Upgrading Lot of Rural Women [Archives:1999/02/Reportage]

January 11 1999

Yemeni women play an important role in traditional farming, shouldering most of the burden in agricultural work all the year long. Men work only in ploughing and harvesting seasons. Despite such big role, women are belittled due to economic, social, legal and cultural obstacles that limit the return to their work. That means that there are structural hindrances that prevent rural women from being an effective partner in the development process and in social change.
Working within a family is not financial renumerated, in spite of its importance. Thus no wages are paid. Women’s work is not paid for and is thus not considered as real work.
There is a negative co-relation between women’s hard work on the farm and their economic situation within the family and society. In spite of being the largest producer, women have the least access to the family income generated from the farm and raising livestock.
This already unfair situation for women is further exacerbated by other factors. Consider, as examples, the following:
Sex Discrimination: Girls are compelled to stay at home and do chores or help with livestock (e.g., miling cows, goats, herding, etc.) or on the farm, while boys go to school or play outside.
Ownership: women are affiliated to their husbands or brothers. Accordingly their title to ownership is eroded by the fact their male relative often takes charge.
Cash Crops: There is a general rule which says that women do not work on cash crops, such as qat, grapes, coffee, etc. The idea behind it is that if women hand their hands on the cash crop, they could have their hands on the money.

DATA SECTION:
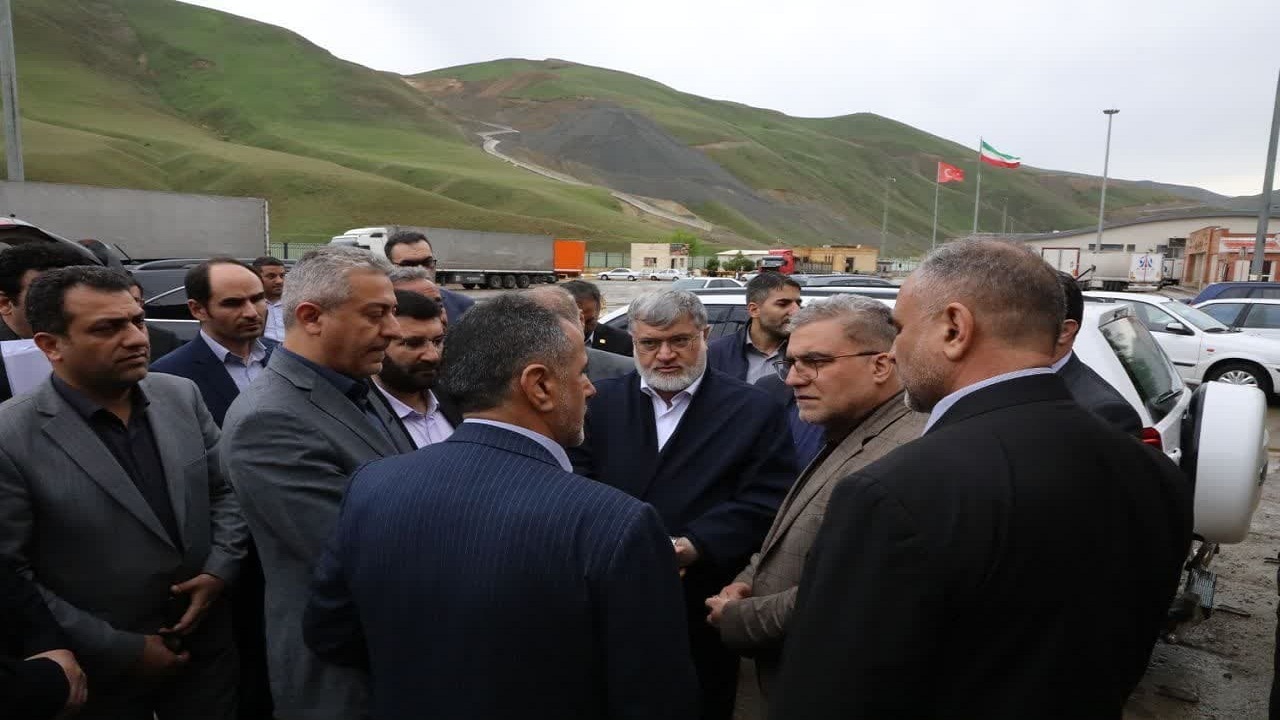 بازدید معاون وزیر کشور از مرز سرو ارومیه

TASKS TO PERFORM:
**1)** According to the article on rural Yemeni women, in which seasons do men work on the farm?
**2)** Could you carry on the article about rural Yemeni women's work from its last sentence?

WRITTEN ANSWERS:
**1)** Only in the ploughing and harvesting seasons.

**2)**
Exceptions to the rule are Lahj, Abyan, the Tihama, and the women of Jabal Sabir in Taiz.
If we take maize and sorghum as examples, in their capacity as the largest crops grown in Yemen, we notice that women do the work in planting, weeding, harvesting, sifting, collecting roots, fertilizing lands and work with men in ploughing.
If we also take cotton as another example, men only do the ploughing and seeding operations, which take a relatively short period, while women do the cleaning of the land from weeds, collecting cotton, packing it and cleaning the land from the harvest’s remains. Their work extends from August through February the following year.
Women in the countryside perform all household chores such as cleaning the house, carrying water, washing clothes, baking bread, looking after the children, etc. They are also responsible for animal husbandry in addition sewing clothes and even limited construction work.
The gravity of the situation becomes clear when we remember that women get the least of the household income and benefits. In our culture, whatever limited good food exists, goes to the men and boys. Women get meat, milk, eggs, etc., only if any of it is left behind.
So, how do we help the lot of women? We have to address this inequity and these bad socio- cultural values. We have to address the issues head-on.
By: Engineer Balqis Anwar Abdul Sattar,
Director of Upgrading Rural Women Department,
Ministry of Agriculture.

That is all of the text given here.